Jerome <jerome@xxxxxxxxxxxxxx> wrote:

> All,
> I have the following recursive definition:
> 
> example: THEORY BEGIN
>   index:   TYPE  = posnat
>   value:   TYPE  = real
>   indices: TYPE+ = finite_set[index]
>   myset:   TYPE  = [index -> value]
>   fun:     TYPE  = FUNCTION[value, value -> value]
> 
>   curry(f: fun, m: myset, I: indices): RECURSIVE value =
>     LET i: index = choose(I) IN
>       IF singleton?(I) THEN m(i)
>       ELSE f(m(i), curry(f, m, remove(i, I)))
>       ENDIF
>   MEASURE card(I)
> END example
> 
> When I go to typecheck it, one of the TCC's it gives me is the
> following:
> 
> curry_TCC2: OBLIGATION
>   FORALL (I: indices, i: index):
>     NOT singleton?(I) AND i = choose(I) IMPLIES
>      card[index](remove[index](i, I)) < card[index](I);
> 
> Why isn't this proved with the "card_remove" theorem from the prelude?

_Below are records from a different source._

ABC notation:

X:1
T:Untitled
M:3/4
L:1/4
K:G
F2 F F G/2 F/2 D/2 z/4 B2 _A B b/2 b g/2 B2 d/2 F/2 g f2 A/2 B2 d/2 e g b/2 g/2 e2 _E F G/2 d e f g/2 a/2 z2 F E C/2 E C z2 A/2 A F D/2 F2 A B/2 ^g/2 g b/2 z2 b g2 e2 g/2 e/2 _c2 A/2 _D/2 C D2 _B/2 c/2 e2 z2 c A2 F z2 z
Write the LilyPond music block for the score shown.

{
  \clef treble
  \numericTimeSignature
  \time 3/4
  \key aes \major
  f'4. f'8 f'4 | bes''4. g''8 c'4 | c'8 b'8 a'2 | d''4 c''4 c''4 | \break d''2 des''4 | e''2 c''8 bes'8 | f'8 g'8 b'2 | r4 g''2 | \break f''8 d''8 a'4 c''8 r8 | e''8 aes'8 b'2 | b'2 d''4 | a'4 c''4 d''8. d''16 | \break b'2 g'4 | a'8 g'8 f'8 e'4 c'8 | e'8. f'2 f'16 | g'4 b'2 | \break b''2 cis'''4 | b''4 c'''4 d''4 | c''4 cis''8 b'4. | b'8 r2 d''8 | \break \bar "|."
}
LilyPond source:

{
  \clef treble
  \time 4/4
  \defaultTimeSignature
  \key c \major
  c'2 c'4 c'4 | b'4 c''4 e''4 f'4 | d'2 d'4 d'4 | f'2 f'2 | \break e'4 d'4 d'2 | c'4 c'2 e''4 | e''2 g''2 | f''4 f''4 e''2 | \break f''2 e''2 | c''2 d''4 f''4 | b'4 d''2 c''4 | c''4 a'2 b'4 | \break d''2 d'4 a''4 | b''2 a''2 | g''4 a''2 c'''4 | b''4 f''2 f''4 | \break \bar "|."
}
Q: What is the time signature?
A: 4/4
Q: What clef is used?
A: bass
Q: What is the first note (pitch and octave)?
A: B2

> I've tried to prove the obligation by hand, and bring in card_remove
> manually, but PVS doesn't seem to know about it:
> 
> Rule? (lemma "card_remove")
> Found 0 resolutions for card_remove relative to the substitution.
> 
> Any insight would be appreciated.
> 
> jerome
> 
> [Also, if anyone knows of a better way to apply a binary function over
>  a set of values please speak up. For example, given the set {a, b, c,
>  d}, I'd like to return min(a, min(b, min(c, d))).]